▶ _TO BE DONE_
A. Decide whether each statement agrees with the excerpt about refugees and fame: (i) the speaker says this fight has lasted 15 years; (ii) the speaker plans to check whether the next award goes to an Iraqi kid; (iii) the excerpt says one could question the vagueness of the conceptual 'they'. Answer yes or no for each, quoting the words of the excerpt that decide it.
B. Extend the excerpt about refugees and fame, picking up right after its final sentence.

## START TEXT EXTRACT

I wanna go! I feel like I came down from the mountain for this conversation. It's like: I'm gonna go, but please let five other refugees become pop stars. If you're saying all these different people have to become famous to have their country discussed, then I'm gonna watch this fucking space. I'm gonna watch that the next time you give out awards it's gonna go to a Syrian kid. I've fought this fight for 15 years, but I'm gonna make sure that you're gonna let Syrian kids come through, or Libyan kids, or Yemeni kids. Also, I'm gonna see what happens the next time we're blowing up mines in Africa, that those African kids are getting the same opportunities that kids are getting in America, based on colour.

People can argue that Maya doesn't understand the nature and the history of the American race struggle, they can argue that different subjugated groups don't need to exist in opposition to each other, but should be part of the same movement. You could question the vagueness of the conceptual 'they' who are always putting her down, and the sometimes simplistic way she views complex struggles.

## END TEXT EXTRACT
## START DATA EXTRACT

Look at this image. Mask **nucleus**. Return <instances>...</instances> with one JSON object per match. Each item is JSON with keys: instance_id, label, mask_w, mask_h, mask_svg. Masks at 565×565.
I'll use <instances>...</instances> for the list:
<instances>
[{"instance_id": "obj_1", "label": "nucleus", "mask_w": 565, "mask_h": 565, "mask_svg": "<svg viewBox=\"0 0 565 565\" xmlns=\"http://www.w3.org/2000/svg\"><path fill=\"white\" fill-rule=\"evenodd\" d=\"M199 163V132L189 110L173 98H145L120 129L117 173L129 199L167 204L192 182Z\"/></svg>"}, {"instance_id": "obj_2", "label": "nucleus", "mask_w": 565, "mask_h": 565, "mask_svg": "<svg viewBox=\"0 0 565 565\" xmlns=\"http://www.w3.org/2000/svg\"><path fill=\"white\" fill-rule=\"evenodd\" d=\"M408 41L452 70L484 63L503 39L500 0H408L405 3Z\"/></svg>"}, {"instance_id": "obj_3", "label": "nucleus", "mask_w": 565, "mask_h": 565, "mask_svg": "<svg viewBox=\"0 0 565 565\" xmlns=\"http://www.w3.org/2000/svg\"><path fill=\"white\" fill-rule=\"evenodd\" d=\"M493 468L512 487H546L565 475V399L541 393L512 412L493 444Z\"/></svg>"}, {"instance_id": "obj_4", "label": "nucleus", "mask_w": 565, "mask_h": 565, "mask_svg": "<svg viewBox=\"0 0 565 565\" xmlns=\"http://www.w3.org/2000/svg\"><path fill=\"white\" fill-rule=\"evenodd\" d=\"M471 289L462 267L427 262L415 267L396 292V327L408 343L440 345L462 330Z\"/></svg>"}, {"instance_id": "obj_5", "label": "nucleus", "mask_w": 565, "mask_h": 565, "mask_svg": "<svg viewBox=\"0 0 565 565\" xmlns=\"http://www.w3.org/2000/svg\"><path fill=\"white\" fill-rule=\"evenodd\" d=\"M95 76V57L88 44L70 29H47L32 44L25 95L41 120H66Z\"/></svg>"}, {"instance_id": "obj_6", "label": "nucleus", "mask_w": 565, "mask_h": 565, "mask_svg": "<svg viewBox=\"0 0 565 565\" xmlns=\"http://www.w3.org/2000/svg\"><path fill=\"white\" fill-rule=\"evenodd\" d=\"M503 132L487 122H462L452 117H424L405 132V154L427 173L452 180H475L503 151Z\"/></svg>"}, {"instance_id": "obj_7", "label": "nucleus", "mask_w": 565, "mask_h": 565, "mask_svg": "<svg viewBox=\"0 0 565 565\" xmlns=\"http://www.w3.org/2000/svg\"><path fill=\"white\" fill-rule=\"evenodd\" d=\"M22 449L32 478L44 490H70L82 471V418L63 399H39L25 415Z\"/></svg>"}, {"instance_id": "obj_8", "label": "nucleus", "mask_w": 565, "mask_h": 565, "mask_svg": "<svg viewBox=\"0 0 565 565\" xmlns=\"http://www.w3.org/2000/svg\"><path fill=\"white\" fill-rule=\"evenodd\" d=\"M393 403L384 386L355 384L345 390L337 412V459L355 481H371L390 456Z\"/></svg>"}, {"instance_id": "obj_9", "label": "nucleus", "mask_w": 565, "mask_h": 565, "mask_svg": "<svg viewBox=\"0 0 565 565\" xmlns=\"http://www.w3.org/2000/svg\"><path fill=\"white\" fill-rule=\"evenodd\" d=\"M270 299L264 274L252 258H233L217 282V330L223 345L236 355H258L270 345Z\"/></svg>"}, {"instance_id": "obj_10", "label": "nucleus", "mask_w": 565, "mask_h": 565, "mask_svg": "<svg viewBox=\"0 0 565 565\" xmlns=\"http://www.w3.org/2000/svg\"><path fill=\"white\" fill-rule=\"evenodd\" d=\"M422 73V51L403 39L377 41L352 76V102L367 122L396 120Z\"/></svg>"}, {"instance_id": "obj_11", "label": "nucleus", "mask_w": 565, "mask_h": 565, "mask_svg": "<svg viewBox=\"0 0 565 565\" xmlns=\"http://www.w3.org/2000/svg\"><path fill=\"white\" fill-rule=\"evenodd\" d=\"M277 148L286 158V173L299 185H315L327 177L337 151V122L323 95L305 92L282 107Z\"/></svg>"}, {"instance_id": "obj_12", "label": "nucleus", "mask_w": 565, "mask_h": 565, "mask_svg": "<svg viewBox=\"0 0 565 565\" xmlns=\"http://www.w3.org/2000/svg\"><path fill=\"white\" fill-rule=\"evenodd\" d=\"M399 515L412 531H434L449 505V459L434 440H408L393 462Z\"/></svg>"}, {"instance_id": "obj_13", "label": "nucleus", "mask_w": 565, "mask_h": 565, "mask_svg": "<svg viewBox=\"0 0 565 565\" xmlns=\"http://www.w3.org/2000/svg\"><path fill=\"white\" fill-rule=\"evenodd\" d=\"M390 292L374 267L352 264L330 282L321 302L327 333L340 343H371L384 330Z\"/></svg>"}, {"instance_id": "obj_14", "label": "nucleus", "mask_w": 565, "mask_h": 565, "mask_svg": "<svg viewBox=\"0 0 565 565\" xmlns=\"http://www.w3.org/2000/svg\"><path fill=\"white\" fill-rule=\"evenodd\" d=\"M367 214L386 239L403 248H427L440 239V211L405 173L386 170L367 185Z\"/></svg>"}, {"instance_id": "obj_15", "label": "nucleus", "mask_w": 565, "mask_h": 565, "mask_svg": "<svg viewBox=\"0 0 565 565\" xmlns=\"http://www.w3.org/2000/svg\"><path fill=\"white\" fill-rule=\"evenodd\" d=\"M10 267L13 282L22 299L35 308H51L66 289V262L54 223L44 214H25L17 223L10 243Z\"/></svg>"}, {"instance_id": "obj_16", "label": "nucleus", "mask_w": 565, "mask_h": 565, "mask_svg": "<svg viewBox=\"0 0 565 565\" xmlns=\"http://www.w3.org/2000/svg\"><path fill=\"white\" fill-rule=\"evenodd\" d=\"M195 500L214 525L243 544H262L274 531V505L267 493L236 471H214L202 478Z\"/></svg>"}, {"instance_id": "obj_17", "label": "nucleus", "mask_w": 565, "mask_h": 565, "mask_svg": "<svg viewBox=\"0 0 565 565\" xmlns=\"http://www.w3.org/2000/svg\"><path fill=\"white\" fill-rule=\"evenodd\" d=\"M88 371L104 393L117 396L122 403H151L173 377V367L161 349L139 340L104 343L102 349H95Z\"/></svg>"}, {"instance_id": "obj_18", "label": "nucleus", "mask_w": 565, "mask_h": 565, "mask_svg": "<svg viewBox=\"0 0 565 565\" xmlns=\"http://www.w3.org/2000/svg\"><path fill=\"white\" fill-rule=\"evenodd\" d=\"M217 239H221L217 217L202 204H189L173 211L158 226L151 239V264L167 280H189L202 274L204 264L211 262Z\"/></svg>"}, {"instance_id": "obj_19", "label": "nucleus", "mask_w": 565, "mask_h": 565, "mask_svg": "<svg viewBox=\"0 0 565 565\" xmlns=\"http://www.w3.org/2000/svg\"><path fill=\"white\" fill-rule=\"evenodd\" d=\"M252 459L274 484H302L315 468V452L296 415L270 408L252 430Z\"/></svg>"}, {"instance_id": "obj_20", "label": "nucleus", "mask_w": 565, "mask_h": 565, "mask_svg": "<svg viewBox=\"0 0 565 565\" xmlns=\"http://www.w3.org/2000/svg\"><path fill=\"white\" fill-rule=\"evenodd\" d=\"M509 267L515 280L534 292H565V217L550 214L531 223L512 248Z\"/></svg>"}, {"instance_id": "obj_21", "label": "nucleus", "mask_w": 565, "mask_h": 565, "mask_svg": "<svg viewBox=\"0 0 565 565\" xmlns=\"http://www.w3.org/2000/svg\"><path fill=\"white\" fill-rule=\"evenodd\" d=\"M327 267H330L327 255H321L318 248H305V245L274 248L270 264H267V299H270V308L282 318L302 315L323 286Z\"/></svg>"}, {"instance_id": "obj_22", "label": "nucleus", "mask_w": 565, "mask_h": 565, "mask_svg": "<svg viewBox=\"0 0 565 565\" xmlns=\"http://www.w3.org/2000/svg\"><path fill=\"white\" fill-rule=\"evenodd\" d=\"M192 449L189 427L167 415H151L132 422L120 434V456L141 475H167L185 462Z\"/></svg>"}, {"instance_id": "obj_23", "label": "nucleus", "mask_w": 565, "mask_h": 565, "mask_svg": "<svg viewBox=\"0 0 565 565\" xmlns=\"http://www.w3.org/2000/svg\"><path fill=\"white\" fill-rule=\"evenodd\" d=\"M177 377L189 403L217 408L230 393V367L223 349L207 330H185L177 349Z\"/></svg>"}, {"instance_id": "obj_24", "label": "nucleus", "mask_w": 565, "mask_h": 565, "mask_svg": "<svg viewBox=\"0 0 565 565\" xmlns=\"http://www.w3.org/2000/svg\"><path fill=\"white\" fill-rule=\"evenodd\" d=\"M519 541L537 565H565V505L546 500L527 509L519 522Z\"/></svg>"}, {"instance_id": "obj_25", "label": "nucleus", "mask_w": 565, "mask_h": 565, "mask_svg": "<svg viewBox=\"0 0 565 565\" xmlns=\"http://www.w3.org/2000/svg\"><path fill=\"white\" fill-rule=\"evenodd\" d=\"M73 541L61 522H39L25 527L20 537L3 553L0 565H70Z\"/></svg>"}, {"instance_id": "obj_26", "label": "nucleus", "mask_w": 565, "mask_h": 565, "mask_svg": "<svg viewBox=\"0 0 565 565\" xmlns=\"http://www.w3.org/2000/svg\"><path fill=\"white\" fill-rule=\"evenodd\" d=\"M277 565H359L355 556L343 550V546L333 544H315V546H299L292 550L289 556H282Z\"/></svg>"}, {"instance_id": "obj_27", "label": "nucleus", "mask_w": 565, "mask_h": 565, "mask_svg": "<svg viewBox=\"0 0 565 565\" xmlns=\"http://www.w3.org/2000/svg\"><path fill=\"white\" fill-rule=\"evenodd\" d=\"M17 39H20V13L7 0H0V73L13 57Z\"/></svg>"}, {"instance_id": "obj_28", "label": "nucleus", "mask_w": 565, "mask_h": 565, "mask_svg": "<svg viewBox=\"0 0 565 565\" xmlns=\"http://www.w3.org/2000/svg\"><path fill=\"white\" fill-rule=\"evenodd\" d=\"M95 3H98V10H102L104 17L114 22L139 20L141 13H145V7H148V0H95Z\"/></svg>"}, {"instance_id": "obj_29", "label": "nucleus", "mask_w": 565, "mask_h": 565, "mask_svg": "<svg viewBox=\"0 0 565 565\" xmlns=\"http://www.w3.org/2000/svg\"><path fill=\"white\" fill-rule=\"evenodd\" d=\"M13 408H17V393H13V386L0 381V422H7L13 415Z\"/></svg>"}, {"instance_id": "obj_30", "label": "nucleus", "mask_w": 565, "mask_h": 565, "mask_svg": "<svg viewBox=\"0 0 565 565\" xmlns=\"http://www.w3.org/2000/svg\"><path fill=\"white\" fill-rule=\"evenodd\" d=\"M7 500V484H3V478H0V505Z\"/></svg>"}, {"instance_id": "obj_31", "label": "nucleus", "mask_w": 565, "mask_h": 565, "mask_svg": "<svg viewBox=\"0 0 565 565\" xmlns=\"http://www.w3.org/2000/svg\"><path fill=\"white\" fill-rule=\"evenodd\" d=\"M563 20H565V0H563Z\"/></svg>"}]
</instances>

## END DATA EXTRACT

▶ _ANSWERS TO THE EXERCISES_
A.
(i) Yes: "I've fought this fight for 15 years"
(ii) No: "I'm gonna watch that the next time you give out awards it's gonna go to a Syrian kid"
(iii) Yes: "You could question the vagueness of the conceptual 'they' who are always putting her down"

B.
But there is a point in what's she's getting at. If we decide that only people who have a direct experience of a particular struggle are allowed to be spokespeople for that struggle, then we had better make sure that there are plenty of refugee celebrities from wartorn Syria, otherwise we're only going to hear about the struggles on our doorstep. Who was the last Palestinian popstar? Where are the famous Syrian actors who have the legitimacy to talk about the intricacies of civil war? It's a long and arduous road to tell your own story – in America especially, it can take generations before an immigrant is able to move through the social ranks to reach a point where they can share their own experience. In the meantime, maybe having a fearless cheerleader willing to bring those voices into the mainstream is a good second best to having no voices at all.

What doesn't make sense to me though, is why she wants to stop now. If she so vehemently believes that she needs to give a voice to the voiceless, then why is she quitting now. So I try one last tack.

Do you ever wanna fight that fight in a different way, even if you're done with music. Maybe it's time to pop on a suit and go on Newsnight and talk about it that way.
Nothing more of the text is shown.